Le dispositif 2S2C intéresse également et représente un appel d’air qui pourrait permettre de relancer l’activité des clubs en tant que nouvel espace sportif. Si pour le moment les délais sont trop courts pour une mise en place efficace, l’idée d’une expérimentation préalable actuelle afin de préparer au mieux une rentrée à fort enjeu est suivie avec attention. L’intérêt serait de nouer des relations entre le monde du sport et l’école pour y inclure davantage les APS. Pour que le dispositif soit viable et n’engendre pas de confrontation entre les deux secteurs, il faudrait créer une collaboration entre les professeurs d’EPS et les éducateurs sportifs et définir clairement le statut de chacun afin de ne pas évincer l’une ou l’autre des parties concernées.

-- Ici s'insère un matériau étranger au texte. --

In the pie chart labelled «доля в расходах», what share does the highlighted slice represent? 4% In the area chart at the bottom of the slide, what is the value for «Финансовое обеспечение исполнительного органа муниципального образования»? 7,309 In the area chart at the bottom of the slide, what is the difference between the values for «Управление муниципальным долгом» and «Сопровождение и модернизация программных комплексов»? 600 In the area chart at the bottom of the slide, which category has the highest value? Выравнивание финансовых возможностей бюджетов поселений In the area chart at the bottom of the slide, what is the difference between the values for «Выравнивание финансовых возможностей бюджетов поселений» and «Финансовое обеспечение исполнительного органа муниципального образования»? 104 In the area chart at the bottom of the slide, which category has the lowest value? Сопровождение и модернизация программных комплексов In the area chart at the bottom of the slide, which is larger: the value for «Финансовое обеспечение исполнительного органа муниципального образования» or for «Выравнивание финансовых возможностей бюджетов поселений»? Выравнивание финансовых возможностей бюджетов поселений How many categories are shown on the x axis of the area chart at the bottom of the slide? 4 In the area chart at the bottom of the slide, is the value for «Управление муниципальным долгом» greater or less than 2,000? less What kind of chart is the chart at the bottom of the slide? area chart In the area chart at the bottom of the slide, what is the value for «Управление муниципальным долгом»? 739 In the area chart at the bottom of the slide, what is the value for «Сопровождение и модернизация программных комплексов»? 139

Ces axes de développement nécessitent que les ligues et les fédérations se montrent à l’écoute des pratiquants comme des élus territoriaux, pour co-construire de nouvelles réponses aménagées et mieux « marketées » (étude plus systématique de persona) plus en prise avec le local. L’idée étant de ne plus être dans une logique de menus prédéfinis mais plutôt de s’inscrire dans une logique de pratique à la carte. Cela passe par une modification du fonctionnement même de ces institutions, en privilégiant notamment un fonctionnement en mode de projet agile associant toutes les parties.
Aujourd’hui, il est nécessaire d’expérimenter de nouvelles choses ou d’adapter des solutions déjà existantes pour faire face et rebondir face aux difficultés attendues que les acteurs appréhendent. Pour cela, l’écosystème sportif devra s’ouvrir davantage, et s’appuyer sur l’aide et les initiatives menées par les autres acteurs pour innover et mettre en place des projets plus en prise avec les attentes des « clients ». Les territoires peuvent catalyser cette démarche et jouer un rôle actif de facilitateur entre les différents acteurs : ligues, clubs, collectivités, entreprises, start-ups, etc.
La qualité de la coopération qui prendra forme entre collectivités et acteurs sportifs apparaît donc comme une condition essentielle de la reprise et peut-être même de la résilience des organisations sportives.